**Exercise:** Each line from the one that contains "Across all of" to the end of the material must be quoted exactly; include both end lines and nothing else.

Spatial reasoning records
########################################
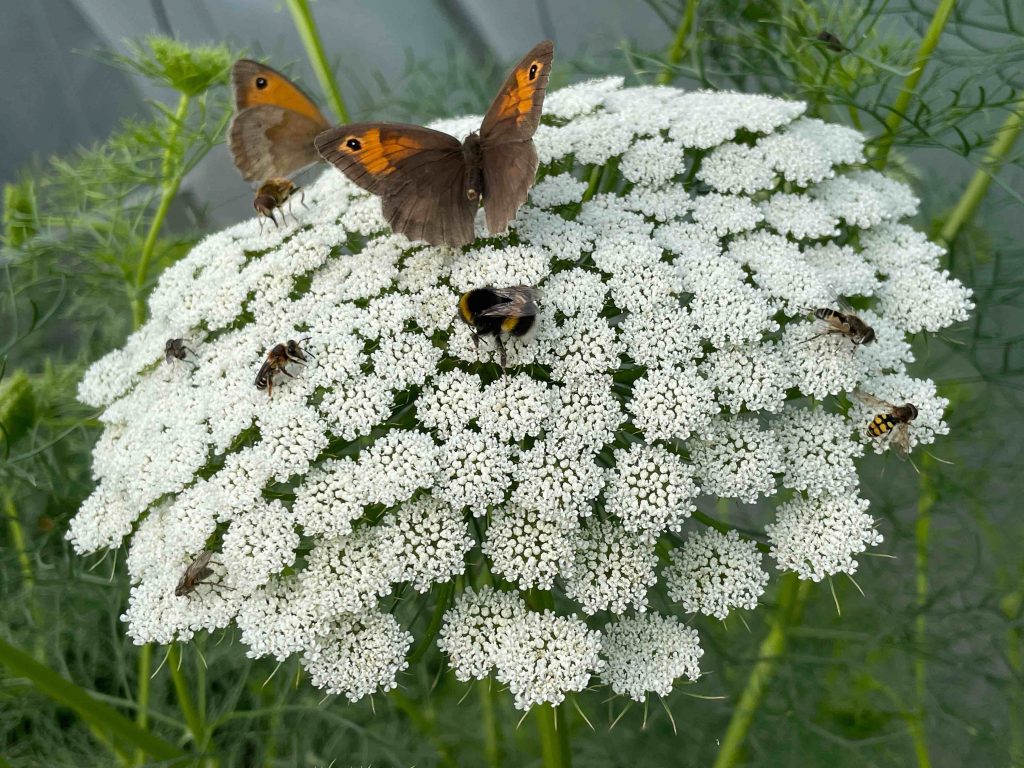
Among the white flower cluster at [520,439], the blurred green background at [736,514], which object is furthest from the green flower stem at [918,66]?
the white flower cluster at [520,439]

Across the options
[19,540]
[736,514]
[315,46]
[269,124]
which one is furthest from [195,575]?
[736,514]

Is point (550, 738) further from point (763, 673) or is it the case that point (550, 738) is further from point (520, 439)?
point (763, 673)

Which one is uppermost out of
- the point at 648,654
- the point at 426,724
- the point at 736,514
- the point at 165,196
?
the point at 165,196

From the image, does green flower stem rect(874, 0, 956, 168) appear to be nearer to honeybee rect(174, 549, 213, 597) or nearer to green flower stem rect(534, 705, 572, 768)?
green flower stem rect(534, 705, 572, 768)

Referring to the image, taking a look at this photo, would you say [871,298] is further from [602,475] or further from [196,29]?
[196,29]

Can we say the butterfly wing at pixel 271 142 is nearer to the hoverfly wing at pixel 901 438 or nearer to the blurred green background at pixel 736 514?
the blurred green background at pixel 736 514

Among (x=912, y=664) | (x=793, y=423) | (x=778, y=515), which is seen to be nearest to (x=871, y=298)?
(x=793, y=423)

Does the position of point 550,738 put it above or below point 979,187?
below

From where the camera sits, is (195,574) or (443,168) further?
(443,168)
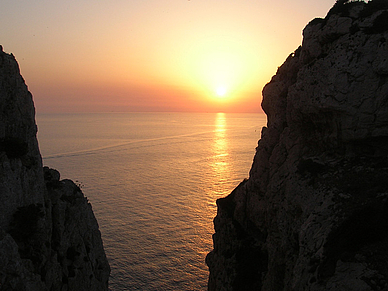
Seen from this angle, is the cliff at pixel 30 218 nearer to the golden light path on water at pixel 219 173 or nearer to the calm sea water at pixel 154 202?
the calm sea water at pixel 154 202

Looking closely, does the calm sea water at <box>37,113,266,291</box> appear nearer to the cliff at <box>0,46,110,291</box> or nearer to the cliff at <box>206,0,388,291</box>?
the cliff at <box>0,46,110,291</box>

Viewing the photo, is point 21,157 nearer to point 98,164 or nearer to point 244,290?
point 244,290

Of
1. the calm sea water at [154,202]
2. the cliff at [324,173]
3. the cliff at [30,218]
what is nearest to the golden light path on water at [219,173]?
the calm sea water at [154,202]

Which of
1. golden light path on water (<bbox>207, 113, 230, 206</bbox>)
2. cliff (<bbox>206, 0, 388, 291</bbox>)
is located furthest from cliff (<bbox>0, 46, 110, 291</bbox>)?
golden light path on water (<bbox>207, 113, 230, 206</bbox>)

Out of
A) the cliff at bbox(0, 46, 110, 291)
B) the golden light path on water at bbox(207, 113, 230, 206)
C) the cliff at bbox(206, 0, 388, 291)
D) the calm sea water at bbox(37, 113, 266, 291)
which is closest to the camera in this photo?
the cliff at bbox(206, 0, 388, 291)

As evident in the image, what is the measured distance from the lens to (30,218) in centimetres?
2203

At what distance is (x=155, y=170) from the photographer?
105 m

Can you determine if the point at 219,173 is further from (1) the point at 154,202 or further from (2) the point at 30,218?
(2) the point at 30,218

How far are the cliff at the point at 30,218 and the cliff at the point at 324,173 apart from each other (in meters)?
15.4

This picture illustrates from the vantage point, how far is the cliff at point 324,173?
15609 mm

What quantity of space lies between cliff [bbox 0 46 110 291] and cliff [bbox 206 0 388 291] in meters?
15.4

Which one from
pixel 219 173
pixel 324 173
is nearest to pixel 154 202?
pixel 219 173

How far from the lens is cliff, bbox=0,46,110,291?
20031mm

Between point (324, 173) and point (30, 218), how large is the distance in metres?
24.0
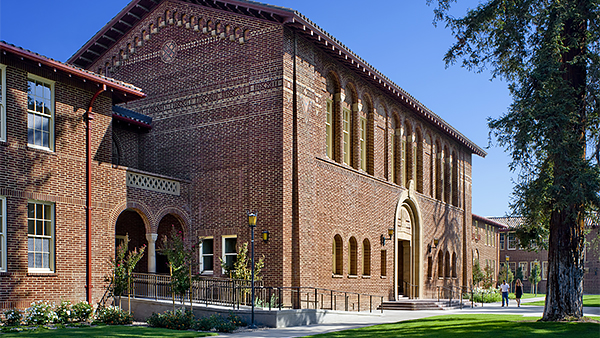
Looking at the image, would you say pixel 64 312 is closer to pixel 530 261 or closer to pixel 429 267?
pixel 429 267

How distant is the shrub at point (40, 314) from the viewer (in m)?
16.1

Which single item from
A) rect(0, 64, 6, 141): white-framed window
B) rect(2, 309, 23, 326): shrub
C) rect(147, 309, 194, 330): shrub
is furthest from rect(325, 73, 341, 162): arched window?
rect(2, 309, 23, 326): shrub

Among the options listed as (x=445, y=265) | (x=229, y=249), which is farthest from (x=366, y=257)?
(x=445, y=265)

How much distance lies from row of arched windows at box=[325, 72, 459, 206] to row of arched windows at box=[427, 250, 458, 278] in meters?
3.45

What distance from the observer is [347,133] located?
26.5m

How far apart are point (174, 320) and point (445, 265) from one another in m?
23.5

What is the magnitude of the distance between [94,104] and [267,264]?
7932 millimetres

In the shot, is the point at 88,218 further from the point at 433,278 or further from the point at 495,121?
the point at 433,278

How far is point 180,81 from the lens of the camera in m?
24.6

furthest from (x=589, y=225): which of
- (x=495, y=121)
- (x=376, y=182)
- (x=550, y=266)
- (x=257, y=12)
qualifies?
(x=257, y=12)

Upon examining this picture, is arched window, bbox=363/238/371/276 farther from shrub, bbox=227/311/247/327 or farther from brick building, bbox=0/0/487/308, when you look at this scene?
shrub, bbox=227/311/247/327

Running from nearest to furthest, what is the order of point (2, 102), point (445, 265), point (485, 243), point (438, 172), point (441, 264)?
point (2, 102) < point (441, 264) < point (438, 172) < point (445, 265) < point (485, 243)

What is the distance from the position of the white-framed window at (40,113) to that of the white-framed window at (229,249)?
737cm

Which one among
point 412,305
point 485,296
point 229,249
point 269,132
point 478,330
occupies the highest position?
point 269,132
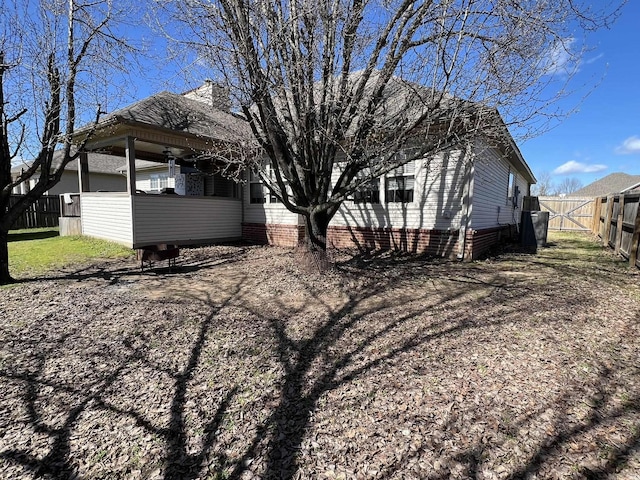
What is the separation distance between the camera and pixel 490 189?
10.6 meters

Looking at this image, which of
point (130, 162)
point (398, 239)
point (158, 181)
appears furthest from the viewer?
point (158, 181)

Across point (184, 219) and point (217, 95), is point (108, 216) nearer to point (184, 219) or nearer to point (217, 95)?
point (184, 219)

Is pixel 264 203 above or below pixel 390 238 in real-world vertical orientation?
above

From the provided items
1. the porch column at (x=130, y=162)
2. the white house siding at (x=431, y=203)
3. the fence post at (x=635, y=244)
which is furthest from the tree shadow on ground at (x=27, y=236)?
the fence post at (x=635, y=244)

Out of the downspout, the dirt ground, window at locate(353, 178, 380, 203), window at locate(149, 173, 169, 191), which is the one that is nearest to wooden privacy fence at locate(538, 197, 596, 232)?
the downspout

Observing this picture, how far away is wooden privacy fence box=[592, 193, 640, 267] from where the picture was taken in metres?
8.16

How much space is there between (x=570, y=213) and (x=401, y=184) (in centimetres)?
1713

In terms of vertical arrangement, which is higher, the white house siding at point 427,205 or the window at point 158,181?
the window at point 158,181

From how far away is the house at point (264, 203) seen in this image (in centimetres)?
890

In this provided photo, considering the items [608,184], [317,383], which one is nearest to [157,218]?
[317,383]

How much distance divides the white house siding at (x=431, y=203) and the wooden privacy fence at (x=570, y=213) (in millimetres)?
14216

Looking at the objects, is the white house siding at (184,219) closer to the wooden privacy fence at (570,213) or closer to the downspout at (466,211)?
the downspout at (466,211)

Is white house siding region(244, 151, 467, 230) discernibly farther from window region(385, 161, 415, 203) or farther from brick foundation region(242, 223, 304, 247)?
brick foundation region(242, 223, 304, 247)

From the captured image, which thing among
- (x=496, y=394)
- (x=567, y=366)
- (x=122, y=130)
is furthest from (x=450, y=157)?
(x=122, y=130)
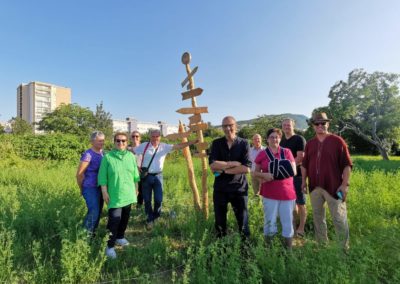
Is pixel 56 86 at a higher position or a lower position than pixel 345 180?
higher

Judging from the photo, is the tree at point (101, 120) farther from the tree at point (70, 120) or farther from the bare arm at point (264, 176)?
the bare arm at point (264, 176)

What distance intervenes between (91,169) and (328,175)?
3193mm

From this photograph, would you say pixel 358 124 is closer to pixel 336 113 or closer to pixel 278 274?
pixel 336 113

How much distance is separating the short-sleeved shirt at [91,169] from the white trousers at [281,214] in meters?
2.40

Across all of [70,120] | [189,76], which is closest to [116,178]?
[189,76]

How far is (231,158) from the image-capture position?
11.3 ft

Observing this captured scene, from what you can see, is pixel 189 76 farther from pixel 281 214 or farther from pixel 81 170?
pixel 281 214

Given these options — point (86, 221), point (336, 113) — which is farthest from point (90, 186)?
point (336, 113)

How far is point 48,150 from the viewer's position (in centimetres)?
1555

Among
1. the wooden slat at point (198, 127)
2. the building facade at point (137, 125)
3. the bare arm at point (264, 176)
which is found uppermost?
the building facade at point (137, 125)

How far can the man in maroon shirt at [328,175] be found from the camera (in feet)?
10.6

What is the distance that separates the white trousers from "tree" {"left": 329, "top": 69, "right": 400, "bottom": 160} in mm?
31042

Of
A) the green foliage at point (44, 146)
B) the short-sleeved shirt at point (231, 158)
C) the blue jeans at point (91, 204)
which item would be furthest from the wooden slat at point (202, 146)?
the green foliage at point (44, 146)

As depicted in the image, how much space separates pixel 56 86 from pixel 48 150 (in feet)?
356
########################################
**Output of the exercise:**
Across all of [70,120] | [189,76], which is closest to [116,178]?
[189,76]

How far is (231,158) from the image-capture position?
11.3 ft

Observing this captured scene, from what you can see, is pixel 189 76 farther from pixel 281 214 or farther from pixel 81 170?
pixel 281 214

Given these options — point (86, 221), point (336, 113) — which is farthest from point (90, 186)?
point (336, 113)

How far is point 48,150 from the viewer's position (in centimetres)?
1555

Among
1. the wooden slat at point (198, 127)
2. the building facade at point (137, 125)
3. the bare arm at point (264, 176)
which is found uppermost?
the building facade at point (137, 125)

How far can the man in maroon shirt at [328,175] be found from the camera (in feet)?
10.6

What is the distance that separates the white trousers from "tree" {"left": 329, "top": 69, "right": 400, "bottom": 160} in mm?
31042

Of
A) the green foliage at point (44, 146)
B) the short-sleeved shirt at point (231, 158)
C) the blue jeans at point (91, 204)
which item would be furthest from the wooden slat at point (202, 146)?
the green foliage at point (44, 146)

As depicted in the image, how much space separates pixel 56 86 from pixel 48 150 (in feet)?
356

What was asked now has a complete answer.